Christlich geprägte Schöpfermythen

Die Charaktere aus dem Neuen Testament (Maria, Jesus und Petrus) sind jedenfalls jünger als die traditionellen Darstellungen von Gott und velnias. In einigen Sagen haben Maria und Jesus Gott ersetzt, während velnias Rolle von Petrus übernommen wurde, doch der Inhalt blieb relativ unverändert. So kommt es, dass Petrus kein positiver Charakter ist und den Narren gibt.

Einige Beispiele: Gott gab dem Mann Überlegenheit, doch Petrus wollte sie den Frauen zusprechen. So kam es, dass eine Frau ihn verprügelte und ihm die Haare ausriss, weshalb er jetzt eine Glatze hat.

Gott befahl Petrus, eine alte Frau und einen velnias zu trennen, die miteinander kämpften. Petrus schlug ihnen die Köpfe ab – und als er versuchte, sie wieder anzubringen, verwechselte er sie.

Gott befahl Petrus, den Menschen Regen zu bringen, wenn sie darum bitten, doch Petrus gab ihnen Regen während der Heuernte.

Als Ergebnis der Handlungen von Gott, velnias und den anderen Charakteren nimmt die Welt ihre heutige Form an, was am Ende immer erwähnt wird. „Seit dieser Zeit ist die Sonne nur noch tagsüber zu sehen und der Mond und die Sterne scheinen nachts.“ „Und so steht die Sonne bis heute am Himmel.“ „Und deshalb hat der Strandläufer heute keinen Schwanz, und die Bachstelze fliegt umher und präsentiert stolz ihre Schwanzfedern.“ Am Ende eines Schöpfungsmythos steht somit immer eine geordnete, vollständige Welt, auch wenn sie nicht im Detail beschrieben wird.

Andere mythische Schöpfer

Sagen mit Gott und velnias sind die beliebten „Klassiker“ unter den litauischen Schöpfungsmythen, es gibt jedoch auch welche, in denen personifizierte Himmelskörper (Sonne, Mond, Erde), Perkunas (der Donnergott und mystische Schmied), der Riese Spjudas, der erste Mensch Adam, Noah, Maria (die Gottesmutter), Jesus, die Heiligen, normale Menschen, wilde Tiere, Nutztiere, Vögel und Pflanzen vorkommen.

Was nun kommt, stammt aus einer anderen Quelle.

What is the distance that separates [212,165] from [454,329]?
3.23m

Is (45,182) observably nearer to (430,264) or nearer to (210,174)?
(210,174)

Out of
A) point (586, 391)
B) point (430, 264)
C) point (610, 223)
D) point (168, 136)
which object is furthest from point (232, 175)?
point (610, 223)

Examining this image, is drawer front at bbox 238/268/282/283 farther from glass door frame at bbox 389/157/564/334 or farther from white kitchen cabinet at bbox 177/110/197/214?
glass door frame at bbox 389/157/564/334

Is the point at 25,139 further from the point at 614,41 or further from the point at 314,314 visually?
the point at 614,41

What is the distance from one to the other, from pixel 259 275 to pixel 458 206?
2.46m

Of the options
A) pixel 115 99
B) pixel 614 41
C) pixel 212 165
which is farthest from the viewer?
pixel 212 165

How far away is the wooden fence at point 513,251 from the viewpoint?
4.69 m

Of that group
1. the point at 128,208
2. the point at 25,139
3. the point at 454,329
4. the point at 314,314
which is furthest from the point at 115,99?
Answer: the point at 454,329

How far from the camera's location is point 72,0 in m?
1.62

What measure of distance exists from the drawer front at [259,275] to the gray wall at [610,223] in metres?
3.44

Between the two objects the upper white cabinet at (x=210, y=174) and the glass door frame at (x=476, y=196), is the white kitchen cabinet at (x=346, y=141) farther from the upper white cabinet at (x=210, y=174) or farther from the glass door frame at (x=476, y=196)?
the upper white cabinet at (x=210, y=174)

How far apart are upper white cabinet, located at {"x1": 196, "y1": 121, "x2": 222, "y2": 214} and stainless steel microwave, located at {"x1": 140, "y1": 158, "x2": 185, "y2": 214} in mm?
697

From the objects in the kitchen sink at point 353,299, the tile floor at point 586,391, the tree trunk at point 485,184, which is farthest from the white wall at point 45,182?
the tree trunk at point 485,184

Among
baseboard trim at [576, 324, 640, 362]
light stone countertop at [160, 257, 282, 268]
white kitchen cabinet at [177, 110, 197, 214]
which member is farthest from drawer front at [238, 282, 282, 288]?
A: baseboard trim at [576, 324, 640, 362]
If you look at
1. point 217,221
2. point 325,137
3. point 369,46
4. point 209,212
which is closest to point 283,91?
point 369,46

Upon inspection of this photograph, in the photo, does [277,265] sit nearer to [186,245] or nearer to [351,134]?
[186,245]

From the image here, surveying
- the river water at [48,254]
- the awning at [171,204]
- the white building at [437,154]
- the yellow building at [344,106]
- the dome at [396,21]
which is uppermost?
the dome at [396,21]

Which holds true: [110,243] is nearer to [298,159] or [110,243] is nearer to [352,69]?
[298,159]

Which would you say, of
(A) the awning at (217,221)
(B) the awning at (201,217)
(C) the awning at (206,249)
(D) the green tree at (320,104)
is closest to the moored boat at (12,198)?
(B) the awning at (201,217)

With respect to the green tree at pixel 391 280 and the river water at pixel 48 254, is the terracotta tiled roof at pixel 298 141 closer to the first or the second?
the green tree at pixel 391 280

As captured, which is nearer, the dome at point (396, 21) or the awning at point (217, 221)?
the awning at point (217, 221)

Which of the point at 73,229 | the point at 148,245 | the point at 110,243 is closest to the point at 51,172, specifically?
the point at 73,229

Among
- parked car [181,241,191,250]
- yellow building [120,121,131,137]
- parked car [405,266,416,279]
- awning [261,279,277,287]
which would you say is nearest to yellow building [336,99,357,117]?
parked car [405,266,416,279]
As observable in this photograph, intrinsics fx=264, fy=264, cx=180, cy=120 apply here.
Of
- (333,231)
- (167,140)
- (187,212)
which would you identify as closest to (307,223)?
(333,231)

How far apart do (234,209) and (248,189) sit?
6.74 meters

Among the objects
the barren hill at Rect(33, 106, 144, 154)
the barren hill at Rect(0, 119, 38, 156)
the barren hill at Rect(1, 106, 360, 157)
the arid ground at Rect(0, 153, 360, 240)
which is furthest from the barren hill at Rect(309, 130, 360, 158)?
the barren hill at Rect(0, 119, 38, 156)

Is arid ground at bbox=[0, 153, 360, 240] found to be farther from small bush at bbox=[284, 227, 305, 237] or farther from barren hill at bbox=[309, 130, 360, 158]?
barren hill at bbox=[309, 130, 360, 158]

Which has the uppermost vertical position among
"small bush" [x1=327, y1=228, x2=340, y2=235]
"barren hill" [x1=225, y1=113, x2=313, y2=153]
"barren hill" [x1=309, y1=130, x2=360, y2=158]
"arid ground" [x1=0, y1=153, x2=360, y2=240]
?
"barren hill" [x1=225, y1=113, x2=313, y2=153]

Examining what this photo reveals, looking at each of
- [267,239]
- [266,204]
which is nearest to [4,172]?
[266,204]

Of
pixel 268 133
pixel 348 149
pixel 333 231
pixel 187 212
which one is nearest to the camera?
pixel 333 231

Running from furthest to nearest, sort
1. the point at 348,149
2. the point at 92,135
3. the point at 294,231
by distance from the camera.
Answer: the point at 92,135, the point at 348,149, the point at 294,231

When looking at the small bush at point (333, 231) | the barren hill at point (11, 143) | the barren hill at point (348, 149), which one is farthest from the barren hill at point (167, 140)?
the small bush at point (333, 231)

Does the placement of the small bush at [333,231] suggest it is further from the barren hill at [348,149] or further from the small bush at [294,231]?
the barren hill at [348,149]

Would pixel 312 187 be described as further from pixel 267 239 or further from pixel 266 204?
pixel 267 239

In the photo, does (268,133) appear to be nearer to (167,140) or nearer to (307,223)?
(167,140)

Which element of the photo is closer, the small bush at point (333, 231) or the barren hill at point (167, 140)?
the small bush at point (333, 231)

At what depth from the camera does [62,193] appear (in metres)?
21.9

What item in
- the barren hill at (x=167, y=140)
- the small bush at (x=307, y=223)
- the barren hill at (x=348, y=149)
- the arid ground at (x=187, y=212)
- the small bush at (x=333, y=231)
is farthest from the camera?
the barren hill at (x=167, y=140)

Je nach Geschichte handeln sie bewusst und zielstrebig oder auch nicht.

Einige Beispiele: Perkunas sehnte sich nach Licht, verbrachte sechs Jahre damit, die Sonne zu schmieden, stieg auf das Dach des höchsten Hauses und warf sie an den Himmel.

Sonne und Mond lagen im Streit um die Erde, deshalb entschied Perkunas, dass die Sonne ihre Tochter Erde bei Tag beschützen solle und der Mond bei Nacht.

Um ein faules Pferd zu bestrafen, entschieden Maria und Jesus, dass es immer grasen und doch nie satt werden solle. Sie dankten dem Haselbusch, indem sie ihm herunterhängende Zweige schenkten, sie belohnten einen guten Bauern, indem sie seine Handschuhe in eine Katze verwandelte, die für ihn die Mäuse jagte.

Als Adam spazieren ging, entstanden aus seinen Fußstapfen Berge, doch wo er nicht hintrat, Sümpfe und unfruchtbares Land.

Als ein Band um ein Fass Noahs brach, verwandelte es sich in den Regenbogen.

Die Sonne fiel von einem Esel, versuchte sich an den Ohren festzuhalten und zog sie dabei lang, außerdem hinterließ sie einen Streifen auf seinem Rücken.

Da all diese Charaktere dieselbe Funktion erfüllen wie Gott und velnias, lässt sich ihre gemeinsame Abstammung leicht herleiten. Die personifizierten Himmelskörper, Perkunas, der Schmied, und der Riese Spjudas gehören alle zu einer frühen Periode der Mythologie, die vom Christentum nicht berührt wurde. Sie sind damit möglicherweise noch älter als die Sagen mit Gott und velnias. Allerdings gibt es nur sehr wenige Aufzeichnungen dieser vereinzelten archaischen Mythen, und ihre Authentizität ist nicht belegt. Möglicherweise wurden sie erst später unter Verwendung der alten Bilder geschaffen.